The national psychiatric hospital comprises less than five full-time psychiatrists, less than 300 beds and no residential facility. These deficiencies insinuate the country’s neglect to mental health. Consequently, this neglect is mirrored by Guyanese. Savitri Persaud, a doctoral candidate at York University who has done extensive research on mental illness in Guyana notes that ‘Mental illness is misunderstood in the country, with symptoms often mistakenly attributed to witchcraft which is known locally as ‘obeah’. As a result, sufferers are alienated and occasionally may even be assaulted physically’ This is extremely unhealthy because if the entire nation sees mental health as being inferior to physical health, the suicide rate would only accelerate.

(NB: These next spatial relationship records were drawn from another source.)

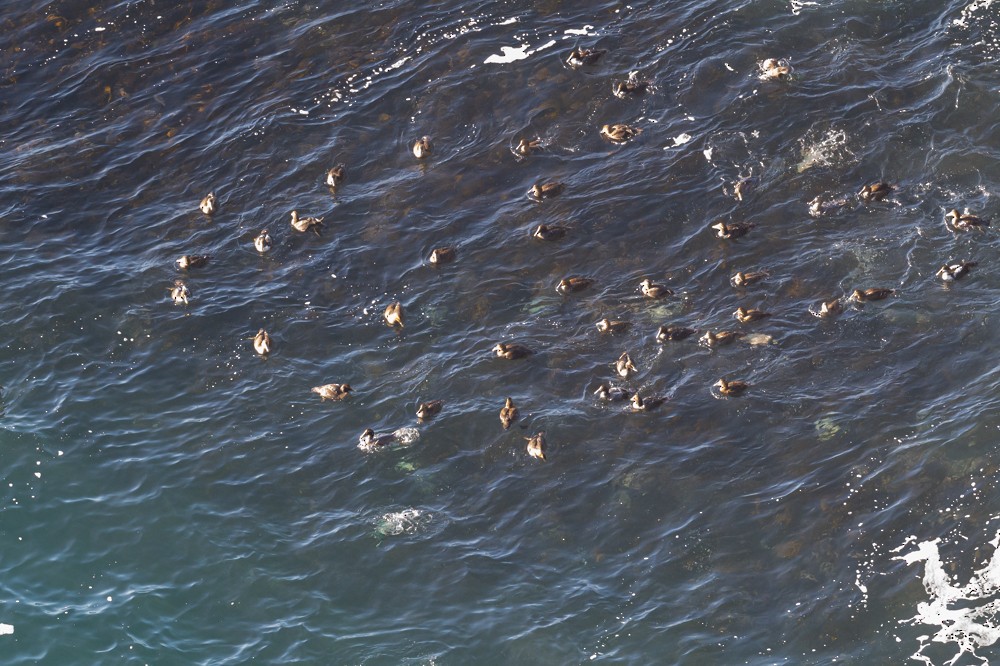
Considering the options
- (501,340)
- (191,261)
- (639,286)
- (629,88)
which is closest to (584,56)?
(629,88)

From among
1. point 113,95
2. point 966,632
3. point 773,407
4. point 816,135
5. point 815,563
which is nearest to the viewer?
point 966,632

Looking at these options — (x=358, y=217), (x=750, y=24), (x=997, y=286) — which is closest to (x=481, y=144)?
(x=358, y=217)

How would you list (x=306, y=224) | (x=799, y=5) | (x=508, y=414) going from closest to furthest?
(x=508, y=414) < (x=306, y=224) < (x=799, y=5)

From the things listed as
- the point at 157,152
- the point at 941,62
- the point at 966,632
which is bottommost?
the point at 966,632

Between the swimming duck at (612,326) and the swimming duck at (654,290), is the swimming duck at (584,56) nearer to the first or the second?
the swimming duck at (654,290)

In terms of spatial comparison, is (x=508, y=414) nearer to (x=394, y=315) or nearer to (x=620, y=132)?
(x=394, y=315)

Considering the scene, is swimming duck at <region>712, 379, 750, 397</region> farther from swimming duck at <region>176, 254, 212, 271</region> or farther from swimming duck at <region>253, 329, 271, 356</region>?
swimming duck at <region>176, 254, 212, 271</region>

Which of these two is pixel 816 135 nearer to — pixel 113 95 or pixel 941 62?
pixel 941 62
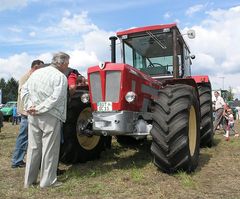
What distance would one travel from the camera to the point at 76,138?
22.3 feet

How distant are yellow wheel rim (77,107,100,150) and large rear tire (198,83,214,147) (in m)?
2.71

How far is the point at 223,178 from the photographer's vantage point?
19.2 ft

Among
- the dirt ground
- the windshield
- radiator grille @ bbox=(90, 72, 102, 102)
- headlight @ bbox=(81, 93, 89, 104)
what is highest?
the windshield

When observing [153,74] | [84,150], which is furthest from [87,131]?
[153,74]

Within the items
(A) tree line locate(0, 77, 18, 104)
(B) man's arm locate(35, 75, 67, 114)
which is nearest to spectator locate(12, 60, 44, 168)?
(B) man's arm locate(35, 75, 67, 114)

Guyana has a very small population, and just as a family history of suicide leads to more suicides, suicide in such a small community will likely also lead to an increase in suicides. Persaud notes ‘Guyana is a place where most people live in villages and rural areas, so those who people tend to reach out to are religious leaders,’. She concludes by saying we must consider how mental health is interpreted by religious leaders. If religious leaders can be properly educated and trained on how to deal with mental health issues, they can then guide the public as to how to go about treating it properly. In conclusion, the researcher initially saw the efforts being made to combat the high suicide rate in the country as inadequate. However, after detailed research, she was able to learn about both major and minor projects initiated to dilute the suicide rate in Guyana.
However, most of these projects focus on combatting suicide instead of preventing it. These mindsets will truly only fight suicide attempts of individuals who appear suicidal. What about those suicide victims with no obvious signs of suicide? Instead, major organizations should focus on the pillar of thought of individuals. Educating individuals about the wrongs of committing suicide will go a further way than educating them about ‘the subtle signs and signals that suicidal people give off in order to help them”. When individuals are aware of the wrong things about committing suicide including the hurt they put their families and friends through when they do so, they will more likely avoid suicide when faced with a problem and instead, seek for help. Individuals in Guyana who rely significantly on religious solutions to mental health problems should be educated on the biological and psychological contribution to these mental illnesses instead.
In this way, they will realize the importance of counselling, guidance and psychological/psychiatric facilities. Future research should be done to explore the effects of introducing guidance and counselling to Guyanese as this may be the road to demoting the suicide rate in Guyana.